Request
Copy the records below, swapping every "apartment window" for "building window" and changing nothing else.

>> start Entries

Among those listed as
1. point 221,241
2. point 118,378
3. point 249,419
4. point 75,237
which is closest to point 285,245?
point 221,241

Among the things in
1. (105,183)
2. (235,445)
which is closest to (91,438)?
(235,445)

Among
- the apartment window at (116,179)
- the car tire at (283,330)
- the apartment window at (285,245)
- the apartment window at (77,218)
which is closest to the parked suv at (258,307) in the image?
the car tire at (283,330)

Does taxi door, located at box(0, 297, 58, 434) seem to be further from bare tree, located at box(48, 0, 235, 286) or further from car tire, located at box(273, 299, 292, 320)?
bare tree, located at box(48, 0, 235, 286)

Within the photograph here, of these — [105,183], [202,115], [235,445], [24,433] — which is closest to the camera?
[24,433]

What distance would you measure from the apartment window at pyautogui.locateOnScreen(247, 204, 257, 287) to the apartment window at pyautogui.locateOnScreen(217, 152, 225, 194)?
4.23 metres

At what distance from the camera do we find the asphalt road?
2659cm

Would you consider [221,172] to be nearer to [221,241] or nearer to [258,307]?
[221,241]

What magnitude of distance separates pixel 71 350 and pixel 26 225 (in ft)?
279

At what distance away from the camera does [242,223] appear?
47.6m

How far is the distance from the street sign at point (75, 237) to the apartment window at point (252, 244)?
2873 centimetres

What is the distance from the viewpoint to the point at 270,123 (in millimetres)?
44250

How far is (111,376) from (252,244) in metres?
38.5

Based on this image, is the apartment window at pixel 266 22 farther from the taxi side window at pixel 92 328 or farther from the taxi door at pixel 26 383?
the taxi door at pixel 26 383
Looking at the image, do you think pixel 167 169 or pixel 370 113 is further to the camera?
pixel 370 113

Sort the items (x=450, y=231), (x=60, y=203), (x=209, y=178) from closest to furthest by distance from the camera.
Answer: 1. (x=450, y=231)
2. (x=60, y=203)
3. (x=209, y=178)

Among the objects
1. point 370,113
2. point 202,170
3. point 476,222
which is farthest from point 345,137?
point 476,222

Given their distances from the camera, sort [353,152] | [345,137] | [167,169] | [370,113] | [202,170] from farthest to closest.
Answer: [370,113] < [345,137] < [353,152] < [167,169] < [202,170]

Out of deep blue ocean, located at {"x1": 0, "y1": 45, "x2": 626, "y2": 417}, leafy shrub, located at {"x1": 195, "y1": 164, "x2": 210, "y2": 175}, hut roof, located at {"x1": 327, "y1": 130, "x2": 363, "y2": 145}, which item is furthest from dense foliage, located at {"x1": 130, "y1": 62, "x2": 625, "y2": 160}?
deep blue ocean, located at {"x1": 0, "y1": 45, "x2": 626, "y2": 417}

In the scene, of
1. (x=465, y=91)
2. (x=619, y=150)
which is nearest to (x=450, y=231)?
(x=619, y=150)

>> end Entries

Task solution
Among those listed as
1. point 221,241
2. point 118,378
3. point 249,419
4. point 75,237
which is closest to point 285,245?
point 221,241

Among the things in
1. (105,183)
2. (235,445)
which is closest to (91,438)?
(235,445)

Among
- the building window at (116,179)
- the car tire at (283,330)
- the building window at (285,245)
- the building window at (77,218)
which is closest to the parked suv at (258,307) in the image?
the car tire at (283,330)

Does taxi door, located at box(0, 297, 58, 434) seem to be further from bare tree, located at box(48, 0, 235, 286) or further from car tire, located at box(273, 299, 292, 320)?
bare tree, located at box(48, 0, 235, 286)

Within the photograph here, of these — [105,183], [202,115], [235,445], [24,433] — which is closest to the camera?
[24,433]

What distance would you measure from the building window at pyautogui.locateOnScreen(247, 204, 257, 287) to the building window at pyautogui.locateOnScreen(217, 152, 225, 194)?
4.23 metres

At what distance from the camera do we find the asphalt road?
2659cm

Would you consider [221,172] to be nearer to [221,241] or nearer to [258,307]?
[221,241]

What magnitude of distance separates pixel 71 350 and pixel 26 225 (in ft)?
279

At what distance away from the camera does [242,223] appear?
47.6m

How far is the distance from the street sign at point (75, 237) to the building window at point (252, 244)?
2873 centimetres

What is the distance from the viewpoint to the point at 270,123 (in millimetres)?
44250

How far is (111,376) from (252,244) in metres?
38.5

Based on this image, is the building window at pixel 266 22 farther from the taxi side window at pixel 92 328 or farther from the taxi door at pixel 26 383?
the taxi door at pixel 26 383
Looking at the image, do you think pixel 167 169 or pixel 370 113 is further to the camera?
pixel 370 113

Sort the items (x=450, y=231), (x=60, y=203), (x=209, y=178) from closest to furthest by distance from the camera.
Answer: 1. (x=450, y=231)
2. (x=60, y=203)
3. (x=209, y=178)

Among the objects
1. point 370,113
2. point 202,170
3. point 476,222
which is farthest from point 345,137?
point 476,222

Given their distances from the camera, sort [353,152] | [345,137] | [167,169] | [370,113] | [202,170] from farthest to closest.
Answer: [370,113] < [345,137] < [353,152] < [167,169] < [202,170]

Out of deep blue ocean, located at {"x1": 0, "y1": 45, "x2": 626, "y2": 417}, leafy shrub, located at {"x1": 195, "y1": 164, "x2": 210, "y2": 175}, hut roof, located at {"x1": 327, "y1": 130, "x2": 363, "y2": 145}, which item is furthest from dense foliage, located at {"x1": 130, "y1": 62, "x2": 625, "y2": 160}?
deep blue ocean, located at {"x1": 0, "y1": 45, "x2": 626, "y2": 417}

In the scene, of
1. (x=465, y=91)
2. (x=619, y=150)
which is nearest to (x=450, y=231)?
(x=619, y=150)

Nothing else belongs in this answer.